Note that we need to provide the name of the image to our class. We can also provide a tag via the `tag` keyword argument if needed (the default is `latest`):

```python
from dcrx import Image

hello_world = Image("hello-world", tag="latest")
```

Next let's call the `stage()` method on our `hello_world` Image instance, passing both the base image name and image tag from which we want to create our image. We'll use `python` as our base image and `3.11-slim` as our tag:

```python
from dcrx import Image

hello_world = Image("hello-world", tag="latest")

hello_world.stage(
    "python",
    "3.11-slim"
)
```

This call translates directly to:

```
FROM python:3.11-slim
```

underneath, just as if you were writing it in the image yourself! You can also use the optional `alias` arg to name the stage:

```python
from dcrx import Image

hello_world = Image("hello-world", tag="latest")

hello_world.stage(
    "python",
    "3.11-slim",
    alias="build"
)
```

which translates to:

```
FROM python:3.11-slim as build
```

This is particularly useful for multi-stage builds.

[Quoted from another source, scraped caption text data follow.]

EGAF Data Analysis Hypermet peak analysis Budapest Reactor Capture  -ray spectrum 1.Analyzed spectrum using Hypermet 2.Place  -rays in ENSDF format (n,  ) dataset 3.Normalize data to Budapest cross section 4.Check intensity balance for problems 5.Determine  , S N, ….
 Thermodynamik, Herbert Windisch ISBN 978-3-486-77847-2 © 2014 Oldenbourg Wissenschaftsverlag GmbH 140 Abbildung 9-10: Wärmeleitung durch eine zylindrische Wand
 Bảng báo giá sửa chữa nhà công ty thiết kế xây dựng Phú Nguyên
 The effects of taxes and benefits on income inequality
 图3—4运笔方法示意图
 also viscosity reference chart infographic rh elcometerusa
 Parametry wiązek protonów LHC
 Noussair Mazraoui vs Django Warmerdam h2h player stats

Next let's chain a call to the `entrypoint()` method, passing a list consisting of the CLI command (`echo` in this instance) and positional or keyword arguments/values we want to use:

```python
from dcrx import Image

hello_world = Image("hello-world", tag="latest")

hello_world.stage(
    "python",
    "3.11-slim"
).entrypoint([
    "echo",
    "Hello world!"
])
```

the call to `entrypoint()` translates directly to:

```
ENTRYPOINT ["echo", "Hello world!"]
```

just like you would write in a Dockerfile.

Finally, we need to write our dcrx image to an actual Dockerfile! Let's chain a final call to `to_file()` passing `Dockefile` as the sole argument.

```python
from dcrx import Image

hello_world = Image("hello-world", tag="latest")

hello_world.stage(
    "python",
    "3.11-slim"
).entrypoint([
    "echo",
    "Hello world!"
]).to_file("Dockefile")
```

Now run the script:

```
python hello_world.py
```

You'll immediately see our `Dockefile` is generated in-directory. Opening it up, we see:

```
FROM python:3.11-slim

ENTRYPOINT ["echo", "Hello world!"]
```

Now build your image as you normally would:

```
docker build -t hello-world:latest .
```

and run it:

```
docker run hello-world:latest
```

which outputs:

```
Hello world!
```

to console. The image works exactly like we'd expect it to! Congrats on building your first dcrx image!